[WHAT YOU HAVE TO DO]
Write out exactly, please, every line from the beginning of the entries to the line holding "Geoffrey O'Hara: I", and no pictures.

Top of SUPPLIED ENTRIES

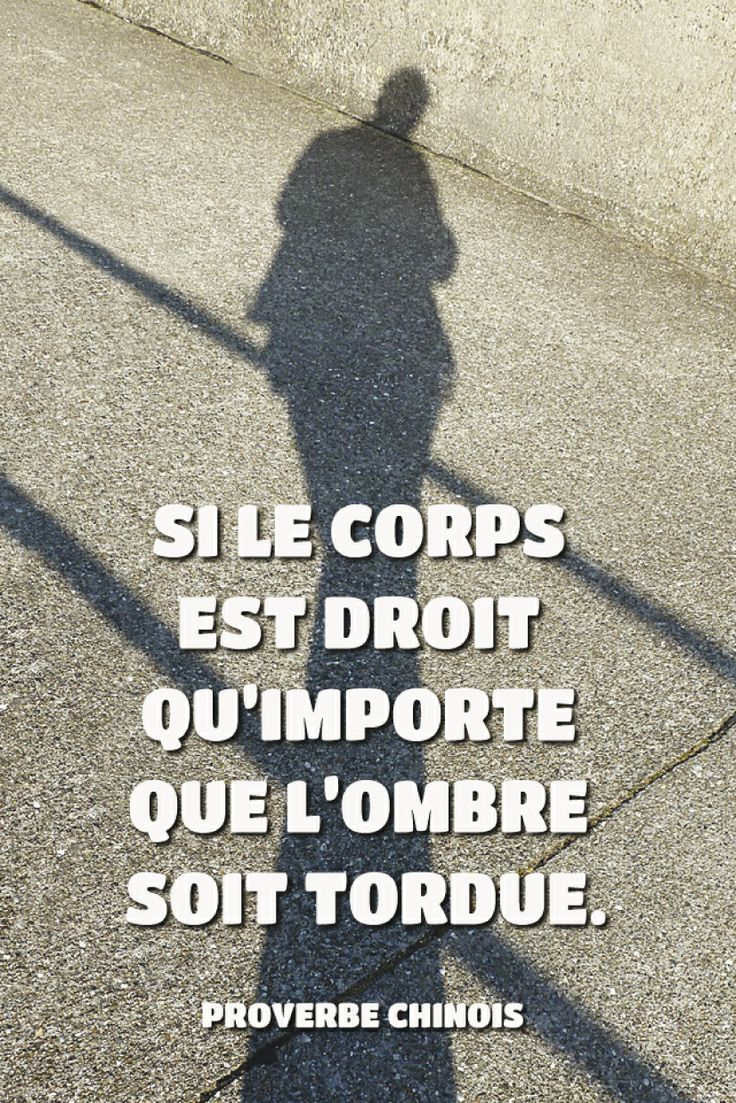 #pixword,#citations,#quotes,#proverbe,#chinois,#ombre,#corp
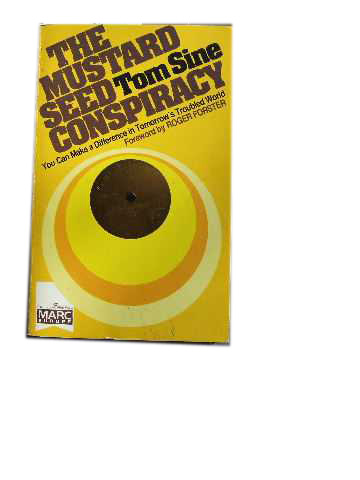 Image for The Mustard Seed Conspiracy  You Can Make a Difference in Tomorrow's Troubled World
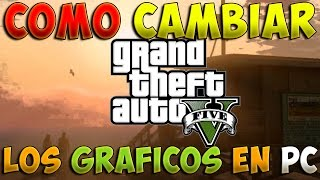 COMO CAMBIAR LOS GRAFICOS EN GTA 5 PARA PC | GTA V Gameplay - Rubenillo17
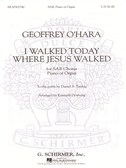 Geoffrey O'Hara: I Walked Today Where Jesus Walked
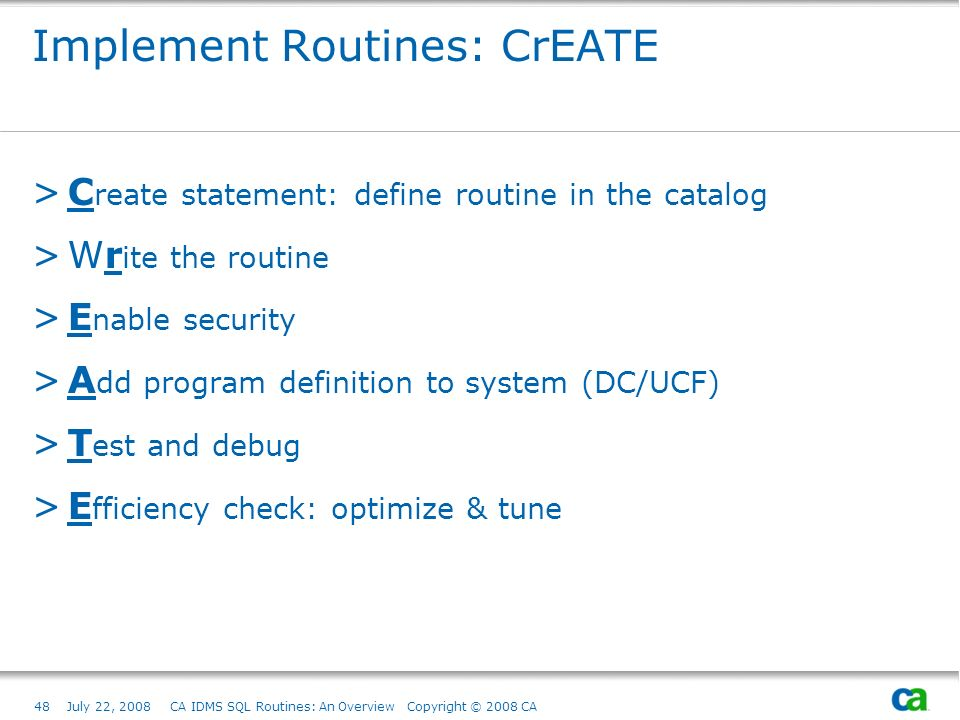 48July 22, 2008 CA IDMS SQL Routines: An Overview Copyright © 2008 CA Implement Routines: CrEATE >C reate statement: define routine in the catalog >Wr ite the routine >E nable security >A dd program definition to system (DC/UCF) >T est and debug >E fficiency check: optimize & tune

Bottom of SUPPLIED ENTRIES

[SOLUTION BELOW]
 #pixword,#citations,#quotes,#proverbe,#chinois,#ombre,#corp
 Image for The Mustard Seed Conspiracy  You Can Make a Difference in Tomorrow's Troubled World
 COMO CAMBIAR LOS GRAFICOS EN GTA 5 PARA PC | GTA V Gameplay - Rubenillo17
 Geoffrey O'Hara: I Walked Today Where Jesus Walked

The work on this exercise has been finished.